In Germany, with a population of 82 million, deaths from the overdose, in contrast to Russia, have steadily decreased: in 2000 there were 2023 registered cases, in 2001 there were 1835, and in 2002 there were 1397. In these two countries, substitute therapy is widely adopted for treating drug-dependent patients. The essence of this medical method is simple: instead of illegal "street" narcotics, patients obtain "legal" narcotics of guaranteed quality, produced under sterile conditions, under medical control, and as a component of a general course of treatment for drug dependence.

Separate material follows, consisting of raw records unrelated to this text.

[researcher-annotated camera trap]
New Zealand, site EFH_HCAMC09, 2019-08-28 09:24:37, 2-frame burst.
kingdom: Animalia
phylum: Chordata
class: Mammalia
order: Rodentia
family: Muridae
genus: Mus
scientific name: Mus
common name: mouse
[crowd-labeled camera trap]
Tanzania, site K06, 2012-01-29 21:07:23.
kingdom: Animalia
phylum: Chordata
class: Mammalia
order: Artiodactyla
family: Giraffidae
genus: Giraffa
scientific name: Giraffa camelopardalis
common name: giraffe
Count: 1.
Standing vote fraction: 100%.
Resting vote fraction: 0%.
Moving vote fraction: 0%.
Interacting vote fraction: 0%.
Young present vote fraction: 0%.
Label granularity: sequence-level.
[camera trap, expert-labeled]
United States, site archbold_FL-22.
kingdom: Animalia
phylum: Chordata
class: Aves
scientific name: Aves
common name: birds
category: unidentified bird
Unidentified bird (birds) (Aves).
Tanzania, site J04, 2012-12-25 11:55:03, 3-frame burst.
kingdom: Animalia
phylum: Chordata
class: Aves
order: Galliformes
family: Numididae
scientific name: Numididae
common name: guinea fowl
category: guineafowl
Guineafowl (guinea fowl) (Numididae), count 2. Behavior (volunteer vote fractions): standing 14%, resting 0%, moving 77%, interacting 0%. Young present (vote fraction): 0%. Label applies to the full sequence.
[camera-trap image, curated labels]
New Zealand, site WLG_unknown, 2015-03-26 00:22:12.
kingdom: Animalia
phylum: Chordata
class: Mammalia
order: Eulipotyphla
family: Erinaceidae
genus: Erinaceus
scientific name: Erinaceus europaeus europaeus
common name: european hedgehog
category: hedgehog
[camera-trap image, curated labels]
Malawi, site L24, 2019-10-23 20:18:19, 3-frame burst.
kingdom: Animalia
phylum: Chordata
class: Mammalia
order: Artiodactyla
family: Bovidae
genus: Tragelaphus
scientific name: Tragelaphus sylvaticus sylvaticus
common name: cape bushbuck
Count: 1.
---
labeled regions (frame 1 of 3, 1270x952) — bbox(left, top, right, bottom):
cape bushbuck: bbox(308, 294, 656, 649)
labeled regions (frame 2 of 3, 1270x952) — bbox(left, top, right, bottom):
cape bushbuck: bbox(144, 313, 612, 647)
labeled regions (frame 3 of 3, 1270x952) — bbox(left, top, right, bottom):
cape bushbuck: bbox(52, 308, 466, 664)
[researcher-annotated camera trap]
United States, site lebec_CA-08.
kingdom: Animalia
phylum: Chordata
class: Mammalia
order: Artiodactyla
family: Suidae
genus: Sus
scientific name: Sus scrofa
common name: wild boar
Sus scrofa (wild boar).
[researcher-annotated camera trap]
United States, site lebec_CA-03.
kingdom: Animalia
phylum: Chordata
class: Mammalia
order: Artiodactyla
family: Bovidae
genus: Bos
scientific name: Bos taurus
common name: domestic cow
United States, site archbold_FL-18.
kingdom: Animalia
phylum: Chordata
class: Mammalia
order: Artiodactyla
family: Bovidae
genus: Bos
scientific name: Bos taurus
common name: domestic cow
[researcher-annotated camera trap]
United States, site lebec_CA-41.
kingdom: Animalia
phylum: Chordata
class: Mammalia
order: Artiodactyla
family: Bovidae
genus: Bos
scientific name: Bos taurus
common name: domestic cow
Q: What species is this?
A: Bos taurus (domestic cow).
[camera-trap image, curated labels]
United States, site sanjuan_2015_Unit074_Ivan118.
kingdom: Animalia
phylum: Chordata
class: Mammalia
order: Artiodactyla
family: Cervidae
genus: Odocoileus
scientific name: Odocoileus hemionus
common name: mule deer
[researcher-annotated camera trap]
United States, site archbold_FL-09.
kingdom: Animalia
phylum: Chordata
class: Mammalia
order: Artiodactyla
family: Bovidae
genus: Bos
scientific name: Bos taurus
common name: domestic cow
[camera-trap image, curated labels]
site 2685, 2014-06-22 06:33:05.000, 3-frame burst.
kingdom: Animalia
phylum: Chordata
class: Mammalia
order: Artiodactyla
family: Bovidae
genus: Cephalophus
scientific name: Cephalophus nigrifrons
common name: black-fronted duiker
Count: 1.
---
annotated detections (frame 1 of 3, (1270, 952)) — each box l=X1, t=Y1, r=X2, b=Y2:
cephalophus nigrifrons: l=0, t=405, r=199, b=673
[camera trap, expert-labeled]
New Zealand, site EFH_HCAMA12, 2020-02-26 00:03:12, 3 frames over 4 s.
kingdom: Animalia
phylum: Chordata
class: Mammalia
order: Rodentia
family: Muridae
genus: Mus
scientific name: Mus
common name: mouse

The World Health Organization (WHO), the administration of the United Nations Program on Narcotics and Crime, the United Nations HIV/AIDS program (UNAIDS) have a united position: "substitute supporting therapy is an effective, safe, and economically justified method of treating opioid dependence". Moreover, both countries mentioned previously (as well as Great Britain, Spain, Canada, Australia, and others.) widely use the "Swiss model" of substitute therapy: the controlled designation of medical heroin instead of methadone therapy, which though it has proven to be comparatively ineffective, is practiced practically everywhere, including China and in the USA, those citadels of the "war against narcotics". By the way, even in the USA, mortality from overdose is on the order of 25 thousand people per year Taking into account the difference in population, that’s eight times less than in Russia.

In our country there is no substitute therapy. None. Neither methadone nor heroine. It is directly and unequivocally forbidden by 1998 federal law "On Narcotic Drugs and Psychotropic Substances", Article 31 of which says: "1. Narcotic drugs and the psychotropic substances on lists II and III can be used for medical purposes ". Both heroin and methadone are on list I. “

Then chairman of the Duma committee on the health protection, Deputy Nikolai Gerasimenko, did not hide his happiness after the adoption of the law, emphasizing that from now on in Russia, conversations about substitute therapy would be over. And it is over. But at the same time, tens of thousands of inhabitants of Russia are perishing yearly. It can only be surmised who lobbied to have this standard written into the narcotics laws, in whose interests it would be to block attempts to pull patients with addictions from the tenacious claws of the drug mafia by creating as an alternative possibility to obtain narcotics in a medical office, rather than from a dealer. The results are obvious. Russia is the only developed country in the world, where there are no programs of substitute therapy for patients with addiction.

Elected officials who periodically rant about drops in population in Russia, could save one hundred thousand human lives per year by one stroke of the pen, by one push of the knob in voting in the Okhotny Ryad, by one political solution. They could introduce corrections into the federal law "On Narcotic Drugs and Psychotropic Substances", removing standards which forbid the introduction in Russia of substitute therapy programs. Especially as these standards contradict the position of the UN and the World Health Organization.

With all the concern about compatriots abroad, why not to care about compatriots inside the country? But 300 people will die even before this article will become "yesterday's news".